(Exercise brief):
Reproduce the passage on the bear market from "Honestly, no one" up to and including "psychology is key.", switching "predictions" to "forecasts".

(Study text):
↓↓↓
Honestly, no one can make perfectly accurate predictions. But through this bear cycle, I’ve learned one thing: behind the data, there are real people, and it’s all about the complex interplay of their actions and emotions. It’s not just about repeating history; understanding market participants’ psychology is key.
Personally, I completed my bottoming purchases around an average of $21k from December last year to March this year. Since then, I’ve adjusted my strategy based on on-chain indicators. However, during the January correction phase, I misjudged the situation. I was influenced by the fixed four-year cycle belief until the bear market truly took hold. My initial forecast was a maximum decline of 30%, but in reality, it dropped even more.
But what’s important is that I learned from that. I lowered costs with laddered orders and left room for correction. Then, on January 10th, I caught a key signal with the “Comprehensive Cost Basis Model.” It confirmed the start of the second half of the bear market. During the subsequent rebound, I was able to share the last chance to escape with my friends.
Now, many people are asking, “When is the bottom?” Honestly, I can’t predict the exact bottom with certainty. But now that the major trend of the bear market is clear, the most effective strategy becomes obvious.
The next six months should be spent continuing regular investments. This way, you won’t miss this valuable opportunity. If you stick strictly to this plan and hold until the next peak, there’s a 99.99% chance you won’t lose money. All that’s needed is the patience to endure this boring, lengthy process.
Based on current simulations, there’s a possibility of further declines of 10% to 20% from the current level. I estimate it will take another 3 to 5 months to build a bottom. During that time, it’s crucial to monitor on-chain sentiment, liquidity drought points, whale movements, supply and demand dynamics, cost basis, futures premiums, and changes in options market structure.
The harsh winter is nearing its end. Hope is on the horizon for the next peak. Let’s reach it together, without leaving anyone behind, in our community.
↑↑↑
(Records supplied):
↓↓↓
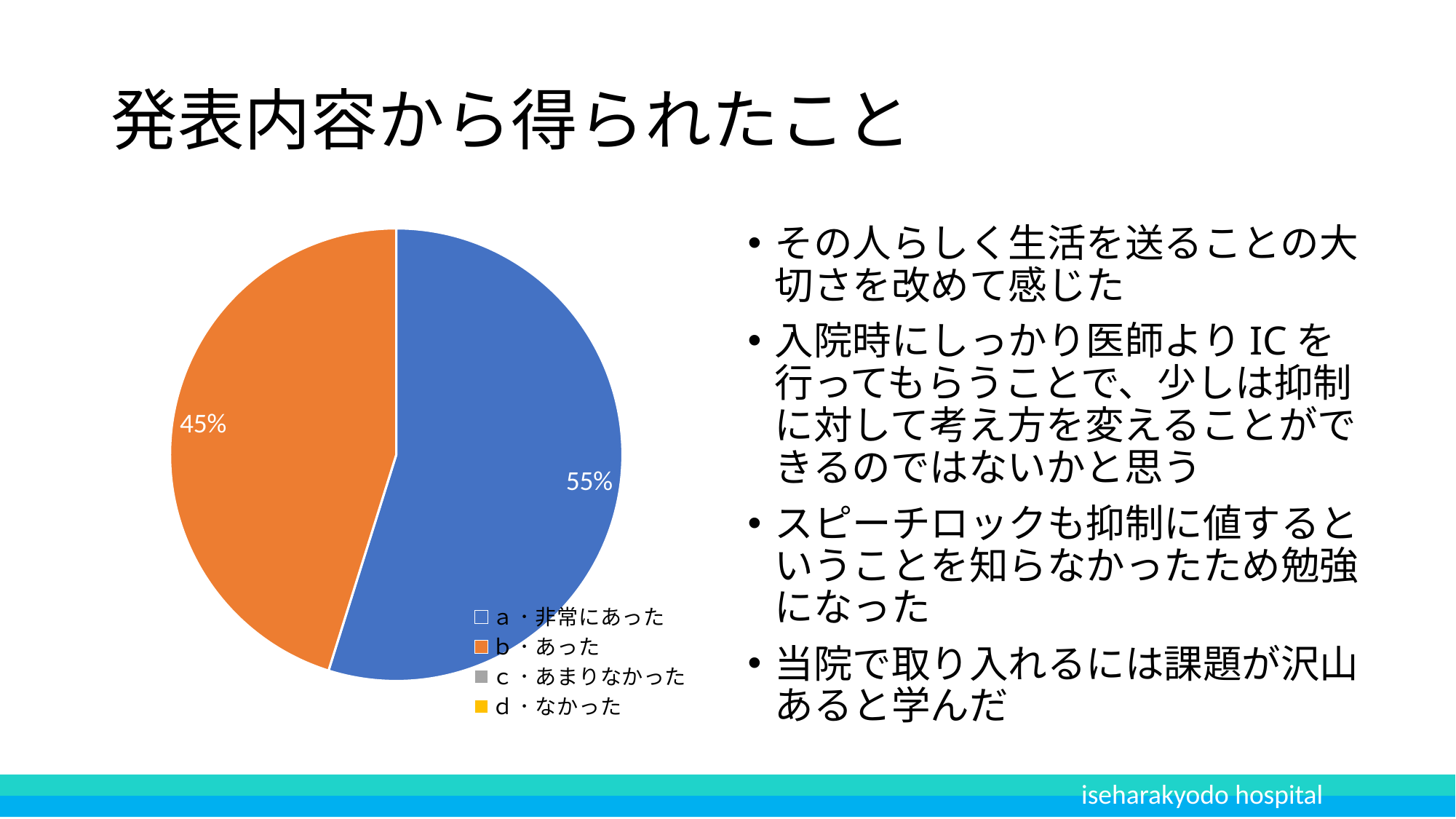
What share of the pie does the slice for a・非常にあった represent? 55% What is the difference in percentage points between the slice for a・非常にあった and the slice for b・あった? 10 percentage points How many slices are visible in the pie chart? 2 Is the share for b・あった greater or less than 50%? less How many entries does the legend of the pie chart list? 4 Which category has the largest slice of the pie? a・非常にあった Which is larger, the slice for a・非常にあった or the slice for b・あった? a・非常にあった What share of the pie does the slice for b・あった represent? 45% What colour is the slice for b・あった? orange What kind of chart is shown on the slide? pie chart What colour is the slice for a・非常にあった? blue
↑↑↑
↓↓↓
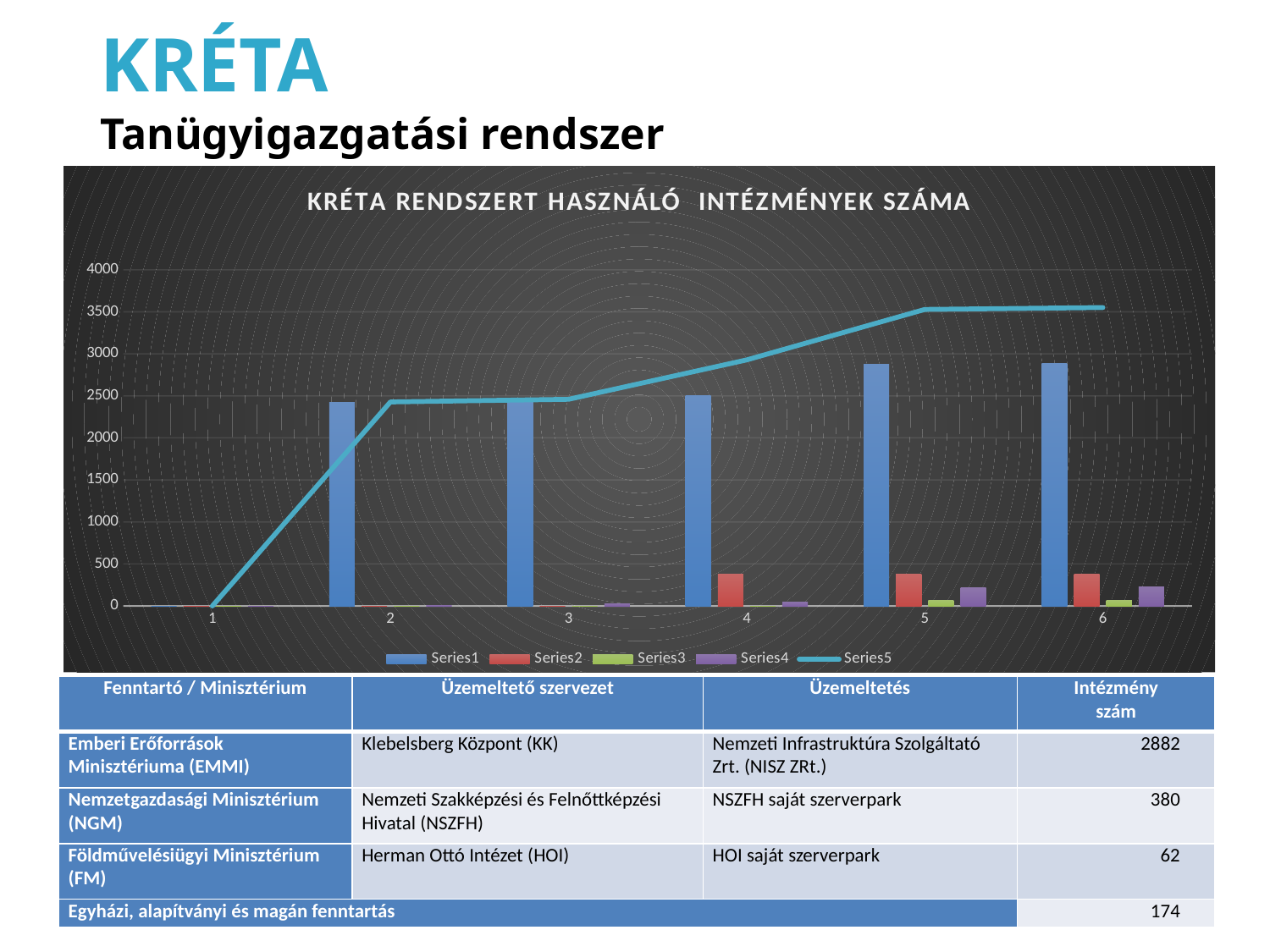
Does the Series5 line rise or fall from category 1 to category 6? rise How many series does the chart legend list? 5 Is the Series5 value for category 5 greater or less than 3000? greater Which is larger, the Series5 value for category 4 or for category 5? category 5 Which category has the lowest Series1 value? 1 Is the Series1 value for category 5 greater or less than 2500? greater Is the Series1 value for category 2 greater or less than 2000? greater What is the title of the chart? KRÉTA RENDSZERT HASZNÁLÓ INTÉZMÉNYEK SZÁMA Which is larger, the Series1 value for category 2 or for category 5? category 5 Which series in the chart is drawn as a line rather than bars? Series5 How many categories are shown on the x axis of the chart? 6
↑↑↑
↓↓↓
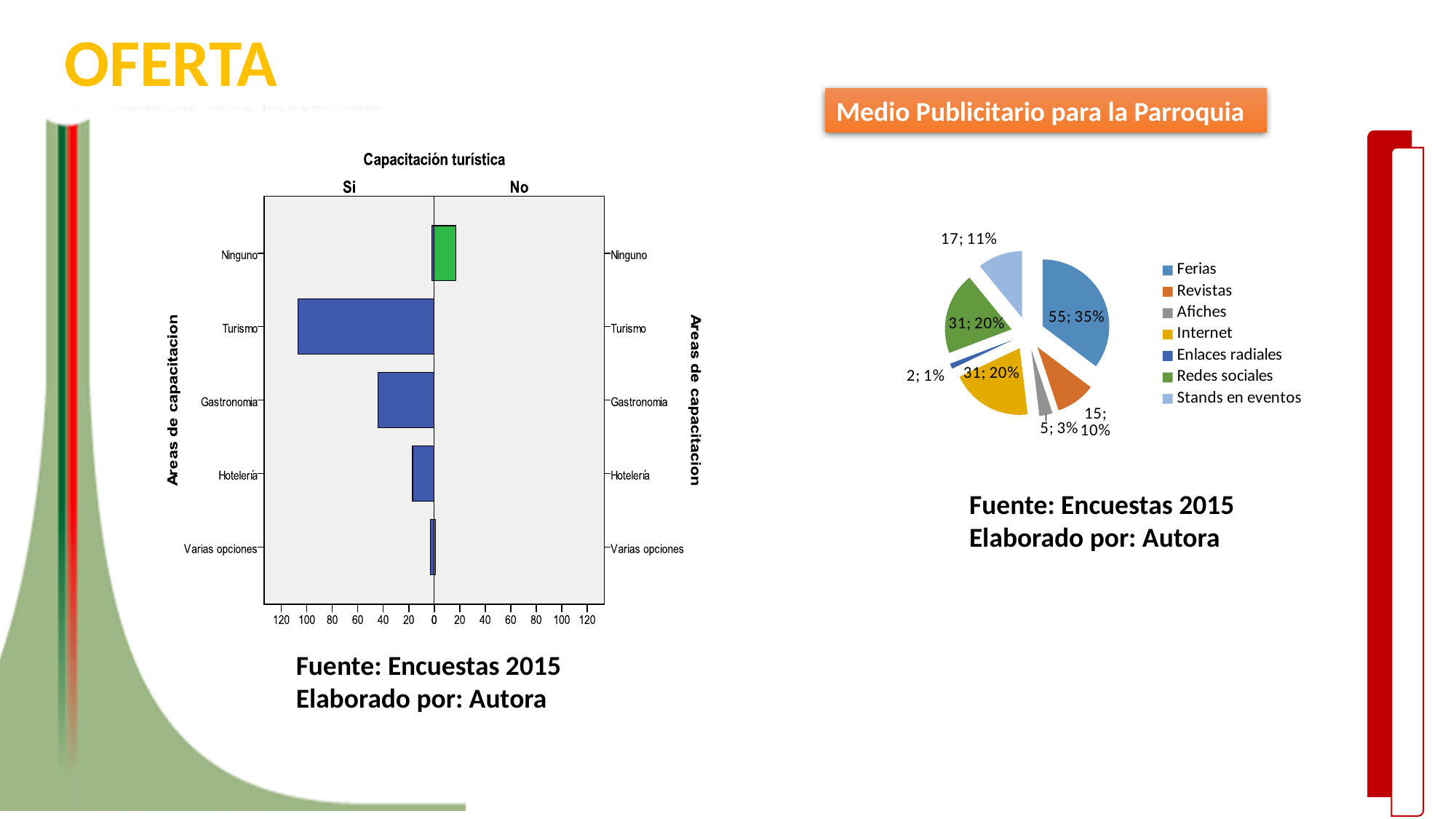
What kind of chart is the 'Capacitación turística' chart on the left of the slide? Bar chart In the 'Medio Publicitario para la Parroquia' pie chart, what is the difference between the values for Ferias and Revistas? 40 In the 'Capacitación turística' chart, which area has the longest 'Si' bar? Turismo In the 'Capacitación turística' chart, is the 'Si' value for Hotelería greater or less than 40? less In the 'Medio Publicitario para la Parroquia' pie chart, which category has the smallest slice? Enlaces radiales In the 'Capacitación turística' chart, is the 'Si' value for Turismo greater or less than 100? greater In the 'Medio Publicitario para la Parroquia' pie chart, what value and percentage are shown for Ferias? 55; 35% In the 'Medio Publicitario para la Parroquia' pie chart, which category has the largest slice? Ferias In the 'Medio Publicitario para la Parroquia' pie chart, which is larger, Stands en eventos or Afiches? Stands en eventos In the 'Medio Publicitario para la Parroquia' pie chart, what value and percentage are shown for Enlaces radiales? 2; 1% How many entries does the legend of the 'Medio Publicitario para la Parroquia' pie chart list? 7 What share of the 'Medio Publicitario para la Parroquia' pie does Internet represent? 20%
↑↑↑
(Result of this exercise):
Honestly, no one can make perfectly accurate forecasts. But through this bear cycle, I’ve learned one thing: behind the data, there are real people, and it’s all about the complex interplay of their actions and emotions. It’s not just about repeating history; understanding market participants’ psychology is key.